Belajar dari
Imam Ibnu Jauzi
oleh : Yusuf Ma'zum Al-Hujjah
Sangat banyak kita temui dari para
santri keluhan-demi keluhan tentang banyaknya hafalan di pondok sehingga
membuatnya pusing, berbeda dengan ketika ia masih sekolah di luar yang tidak
mengedepankan menghafal sebagai proses pendidikan.

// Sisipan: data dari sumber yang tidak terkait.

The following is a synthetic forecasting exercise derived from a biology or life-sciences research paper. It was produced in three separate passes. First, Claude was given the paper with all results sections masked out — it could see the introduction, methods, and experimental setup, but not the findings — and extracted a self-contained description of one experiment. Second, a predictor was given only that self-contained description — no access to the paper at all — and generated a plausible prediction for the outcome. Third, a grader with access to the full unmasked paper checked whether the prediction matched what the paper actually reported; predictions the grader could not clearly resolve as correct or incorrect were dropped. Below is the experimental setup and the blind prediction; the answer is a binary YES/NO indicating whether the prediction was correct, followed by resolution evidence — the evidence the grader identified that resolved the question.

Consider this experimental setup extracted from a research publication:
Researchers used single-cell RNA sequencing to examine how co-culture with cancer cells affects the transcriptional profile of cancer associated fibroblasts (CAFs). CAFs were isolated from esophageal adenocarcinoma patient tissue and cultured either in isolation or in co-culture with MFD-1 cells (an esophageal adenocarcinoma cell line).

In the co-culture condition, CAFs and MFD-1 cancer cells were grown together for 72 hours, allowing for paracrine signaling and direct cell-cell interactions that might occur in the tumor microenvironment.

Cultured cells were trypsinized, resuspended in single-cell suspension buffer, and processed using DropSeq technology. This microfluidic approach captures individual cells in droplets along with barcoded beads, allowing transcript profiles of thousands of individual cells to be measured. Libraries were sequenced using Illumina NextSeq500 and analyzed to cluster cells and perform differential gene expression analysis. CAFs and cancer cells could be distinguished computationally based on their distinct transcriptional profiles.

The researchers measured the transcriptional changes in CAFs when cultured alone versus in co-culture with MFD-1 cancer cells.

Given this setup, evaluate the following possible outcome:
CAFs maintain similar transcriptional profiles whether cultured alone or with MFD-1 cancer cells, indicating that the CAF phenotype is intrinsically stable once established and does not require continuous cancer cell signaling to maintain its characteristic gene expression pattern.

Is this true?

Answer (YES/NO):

Jika
anda termasuk santri yang sangat membenci pelajaran yang di dalamnya
diwajibkan oleh Guru untuk “menghafal”, maka sebenarnya tidak ada yang
salah dari Guru ketika ia menyuruh untuk menghafal pelajaran, yang perlu
dirubah adalah perspektif dalam menghafal ilmu itu sendiri, bahwa menghafal
adalah sesuatu yang menyenangkan dan membuat kita menjadi pintar.
Dikutip dari kitab yang berjudul “Al-Hats ‘ala Hifdzil
Ilmi Wa Dzikr Kibar Al-Huffadz” karya Imam Ibnu Jauzi dengan judul
terjemahan, “Hafalan Buyar tanda tak pintar” disini penulis hanya ingin
memaparkan betapa pentingnya menghafal ilmu bagi para santri terutama dalam
menghafal Al-Qur’an dan Hadits. Karena tradisi keilmuan islam adalah dengan
mempelajari ilmu melalui proses hafalan, hal ini yang telah diajarkan oleh Nabi Muhammad s.a.w. dalam mengajarkan para
sahabatnya, hingga generasi tabi’in masih banyak yang menggunakan menghafal
sebagai proses menjadikan pribadi yang berilmu.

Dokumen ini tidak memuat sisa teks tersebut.